> **Task statement**:
Copy every record below exactly as written, but leave out the pictures.

> **Records supplied**:
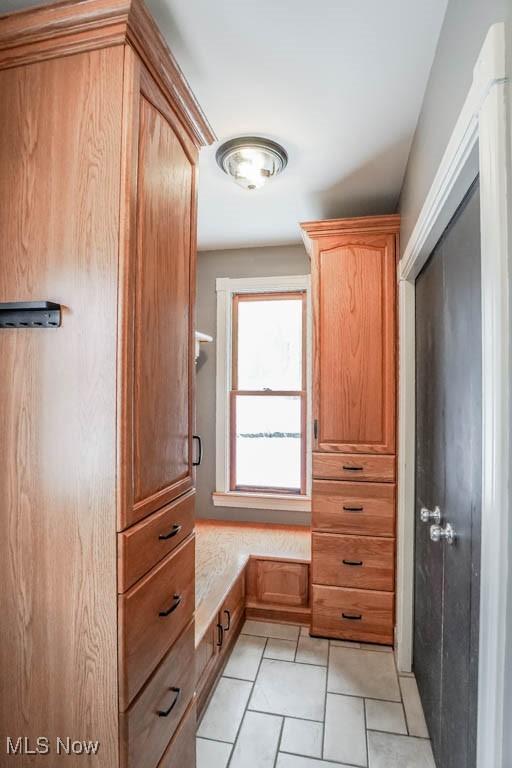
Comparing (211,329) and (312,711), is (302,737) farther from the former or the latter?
(211,329)

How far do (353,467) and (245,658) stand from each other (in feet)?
4.05

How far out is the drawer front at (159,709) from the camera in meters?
1.05

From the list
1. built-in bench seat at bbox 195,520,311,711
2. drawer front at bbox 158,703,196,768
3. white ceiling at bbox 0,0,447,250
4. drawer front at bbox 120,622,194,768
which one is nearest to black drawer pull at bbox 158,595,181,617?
drawer front at bbox 120,622,194,768

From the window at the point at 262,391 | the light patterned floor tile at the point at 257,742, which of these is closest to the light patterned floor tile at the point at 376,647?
the light patterned floor tile at the point at 257,742

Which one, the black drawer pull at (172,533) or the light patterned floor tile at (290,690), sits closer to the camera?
the black drawer pull at (172,533)

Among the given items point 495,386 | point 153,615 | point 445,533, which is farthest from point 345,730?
point 495,386

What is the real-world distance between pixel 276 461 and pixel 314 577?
983 millimetres

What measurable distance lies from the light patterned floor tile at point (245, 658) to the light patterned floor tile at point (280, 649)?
0.12ft

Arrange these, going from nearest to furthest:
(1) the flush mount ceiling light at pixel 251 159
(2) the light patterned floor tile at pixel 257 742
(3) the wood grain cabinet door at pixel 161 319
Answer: (3) the wood grain cabinet door at pixel 161 319 < (2) the light patterned floor tile at pixel 257 742 < (1) the flush mount ceiling light at pixel 251 159

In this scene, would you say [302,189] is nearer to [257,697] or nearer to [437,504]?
Result: [437,504]

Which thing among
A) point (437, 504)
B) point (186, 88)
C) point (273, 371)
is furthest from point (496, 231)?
point (273, 371)

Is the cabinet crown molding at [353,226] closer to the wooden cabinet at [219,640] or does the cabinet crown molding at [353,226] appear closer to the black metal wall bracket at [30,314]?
the black metal wall bracket at [30,314]

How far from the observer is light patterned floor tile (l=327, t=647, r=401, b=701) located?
2.02 m

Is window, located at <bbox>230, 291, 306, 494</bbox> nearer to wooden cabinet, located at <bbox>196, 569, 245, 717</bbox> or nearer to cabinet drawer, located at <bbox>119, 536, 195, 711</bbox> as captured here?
wooden cabinet, located at <bbox>196, 569, 245, 717</bbox>
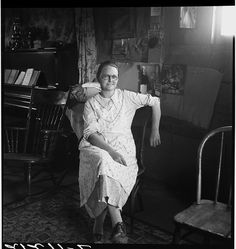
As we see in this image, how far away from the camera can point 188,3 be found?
2398 millimetres

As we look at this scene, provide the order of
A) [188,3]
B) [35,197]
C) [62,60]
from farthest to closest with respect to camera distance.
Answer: [62,60] → [35,197] → [188,3]

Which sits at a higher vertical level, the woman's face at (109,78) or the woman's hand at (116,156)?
the woman's face at (109,78)

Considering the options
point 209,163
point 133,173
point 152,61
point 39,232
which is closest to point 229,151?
point 209,163

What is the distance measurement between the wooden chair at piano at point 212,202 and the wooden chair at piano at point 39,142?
113cm

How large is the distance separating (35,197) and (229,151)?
5.71ft

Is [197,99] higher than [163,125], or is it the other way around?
[197,99]

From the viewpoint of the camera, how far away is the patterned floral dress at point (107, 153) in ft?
8.05

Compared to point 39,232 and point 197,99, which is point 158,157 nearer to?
point 197,99

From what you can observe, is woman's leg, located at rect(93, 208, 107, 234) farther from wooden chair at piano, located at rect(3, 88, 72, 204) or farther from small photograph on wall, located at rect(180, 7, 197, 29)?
small photograph on wall, located at rect(180, 7, 197, 29)

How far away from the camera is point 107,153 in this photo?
8.14 ft

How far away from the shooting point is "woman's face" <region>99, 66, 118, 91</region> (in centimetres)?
248

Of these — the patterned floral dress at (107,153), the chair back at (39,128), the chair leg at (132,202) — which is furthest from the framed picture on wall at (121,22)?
the chair leg at (132,202)

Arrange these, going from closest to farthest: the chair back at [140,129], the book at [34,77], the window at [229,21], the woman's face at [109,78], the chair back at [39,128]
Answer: the window at [229,21]
the woman's face at [109,78]
the chair back at [140,129]
the chair back at [39,128]
the book at [34,77]

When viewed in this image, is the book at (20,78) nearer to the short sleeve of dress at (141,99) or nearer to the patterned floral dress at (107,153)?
the patterned floral dress at (107,153)
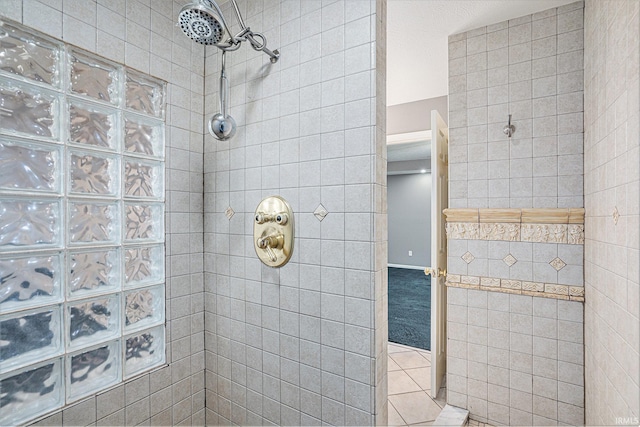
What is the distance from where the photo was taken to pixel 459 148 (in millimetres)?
2092

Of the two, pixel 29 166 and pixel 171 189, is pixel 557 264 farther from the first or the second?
pixel 29 166

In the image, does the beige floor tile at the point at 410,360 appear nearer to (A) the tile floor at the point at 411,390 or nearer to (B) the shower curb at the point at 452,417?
(A) the tile floor at the point at 411,390

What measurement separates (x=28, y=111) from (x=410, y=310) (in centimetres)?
429

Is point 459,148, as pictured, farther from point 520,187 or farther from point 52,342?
point 52,342

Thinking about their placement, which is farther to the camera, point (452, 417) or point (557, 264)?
point (452, 417)

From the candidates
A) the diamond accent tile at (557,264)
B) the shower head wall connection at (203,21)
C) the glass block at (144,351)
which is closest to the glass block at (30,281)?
the glass block at (144,351)

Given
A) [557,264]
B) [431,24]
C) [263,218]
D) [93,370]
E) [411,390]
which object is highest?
[431,24]

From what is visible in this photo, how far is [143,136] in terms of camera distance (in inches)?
54.9

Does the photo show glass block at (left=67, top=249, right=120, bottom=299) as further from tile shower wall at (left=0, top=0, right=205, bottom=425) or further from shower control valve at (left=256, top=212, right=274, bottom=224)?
shower control valve at (left=256, top=212, right=274, bottom=224)

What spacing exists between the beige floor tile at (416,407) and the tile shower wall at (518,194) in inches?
7.4

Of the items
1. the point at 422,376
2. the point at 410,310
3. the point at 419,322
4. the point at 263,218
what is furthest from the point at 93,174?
the point at 410,310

> **Answer for this exercise**:
Comparing (211,329) and (312,711), is (302,737) farther from the former or the latter?
(211,329)

How far do (353,467) and (245,658) stand from each other (in feet)?
4.05

How far out is the drawer front at (159,709) from the camera in meters?
1.05

From the list
1. built-in bench seat at bbox 195,520,311,711
2. drawer front at bbox 158,703,196,768
3. white ceiling at bbox 0,0,447,250
4. drawer front at bbox 120,622,194,768
which one is nearest to black drawer pull at bbox 158,595,181,617?
drawer front at bbox 120,622,194,768

From the window at the point at 262,391 | the light patterned floor tile at the point at 257,742, which of these is closest to the light patterned floor tile at the point at 376,647?
the light patterned floor tile at the point at 257,742

Which one, the black drawer pull at (172,533) or the light patterned floor tile at (290,690), sits closer to the camera?
the black drawer pull at (172,533)

Among the given items point 495,386 | point 153,615 | point 445,533, which is farthest from point 345,730?
point 495,386

What is the real-world distance between pixel 276 461 and pixel 314 577?
983 millimetres

What measurable distance lies from the light patterned floor tile at point (245, 658) to the light patterned floor tile at point (280, 649)?
0.12ft

Arrange these, going from nearest to furthest:
(1) the flush mount ceiling light at pixel 251 159
(2) the light patterned floor tile at pixel 257 742
(3) the wood grain cabinet door at pixel 161 319
Answer: (3) the wood grain cabinet door at pixel 161 319 < (2) the light patterned floor tile at pixel 257 742 < (1) the flush mount ceiling light at pixel 251 159

In this scene, would you say [302,189] is nearer to [257,697] or nearer to [437,504]?
Result: [437,504]

Which thing among
A) point (437, 504)
B) point (186, 88)
C) point (273, 371)
is furthest from point (496, 231)?
point (273, 371)

Is the cabinet crown molding at [353,226] closer to the wooden cabinet at [219,640] or does the cabinet crown molding at [353,226] appear closer to the black metal wall bracket at [30,314]?
the black metal wall bracket at [30,314]

How far from the observer is light patterned floor tile (l=327, t=647, r=401, b=701) located?
2.02 m

Is window, located at <bbox>230, 291, 306, 494</bbox> nearer to wooden cabinet, located at <bbox>196, 569, 245, 717</bbox> or nearer to cabinet drawer, located at <bbox>119, 536, 195, 711</bbox> as captured here?
wooden cabinet, located at <bbox>196, 569, 245, 717</bbox>
As we see in this image, how far away from the camera can point 188,3 be found?
2398 millimetres

As we look at this scene, provide the order of
A) [188,3]
B) [35,197]
C) [62,60]
from farthest to closest with respect to camera distance.
Answer: [62,60] → [35,197] → [188,3]

Which sits at a higher vertical level, the woman's face at (109,78) or the woman's hand at (116,156)?
the woman's face at (109,78)

Considering the options
point 209,163
point 133,173
point 152,61
point 39,232
which is closest to point 229,151?
point 209,163

What is the distance measurement between the wooden chair at piano at point 212,202 and the wooden chair at piano at point 39,142?
113cm

How large is the distance separating (35,197) and (229,151)?
5.71ft

Is [197,99] higher than [163,125], or is it the other way around?
[197,99]

From the viewpoint of the camera, how far away is the patterned floral dress at point (107, 153) in ft?
8.05

Compared to point 39,232 and point 197,99, which is point 158,157 nearer to?
point 197,99

From what you can observe, is woman's leg, located at rect(93, 208, 107, 234) farther from wooden chair at piano, located at rect(3, 88, 72, 204) or farther from small photograph on wall, located at rect(180, 7, 197, 29)?
small photograph on wall, located at rect(180, 7, 197, 29)

How far away from the camera is point 107,153 in this photo?
8.14 ft

How far away from the shooting point is "woman's face" <region>99, 66, 118, 91</region> (in centimetres)?
248

Of these — the patterned floral dress at (107,153), the chair back at (39,128), the chair leg at (132,202) — which is furthest from the framed picture on wall at (121,22)?
the chair leg at (132,202)

Arrange these, going from closest to farthest: the chair back at [140,129], the book at [34,77], the window at [229,21], the woman's face at [109,78], the chair back at [39,128]
Answer: the window at [229,21]
the woman's face at [109,78]
the chair back at [140,129]
the chair back at [39,128]
the book at [34,77]

When viewed in this image, is the book at (20,78) nearer to the short sleeve of dress at (141,99) or nearer to the patterned floral dress at (107,153)?
the patterned floral dress at (107,153)
What is the distance from where the photo was taken to pixel 459 148 (in millimetres)?
2092

Of the two, pixel 29 166 and pixel 171 189, is pixel 557 264 farther from the first or the second?
pixel 29 166

In the image, does the beige floor tile at the point at 410,360 appear nearer to (A) the tile floor at the point at 411,390 or nearer to (B) the shower curb at the point at 452,417?
(A) the tile floor at the point at 411,390

What measurement separates (x=28, y=111) from (x=410, y=310) (in centimetres)?
429

Is point 459,148, as pictured, farther from point 520,187 or farther from point 52,342?
point 52,342

Thinking about their placement, which is farther to the camera, point (452, 417) or point (557, 264)?
point (452, 417)

From the candidates
A) the diamond accent tile at (557,264)
B) the shower head wall connection at (203,21)
C) the glass block at (144,351)
which is closest to the glass block at (30,281)?
the glass block at (144,351)

Given
A) [557,264]
B) [431,24]
C) [263,218]
D) [93,370]
E) [411,390]
which object is highest?
[431,24]

From what is visible in this photo, how far is [143,136] in terms of camera distance (in inches)?
54.9

Does the photo show glass block at (left=67, top=249, right=120, bottom=299) as further from tile shower wall at (left=0, top=0, right=205, bottom=425) or further from shower control valve at (left=256, top=212, right=274, bottom=224)?
shower control valve at (left=256, top=212, right=274, bottom=224)

What spacing exists between the beige floor tile at (416,407) and the tile shower wall at (518,194) in inches?
7.4

Of the items
1. the point at 422,376
2. the point at 410,310
3. the point at 419,322
4. the point at 263,218
what is furthest from the point at 93,174?
the point at 410,310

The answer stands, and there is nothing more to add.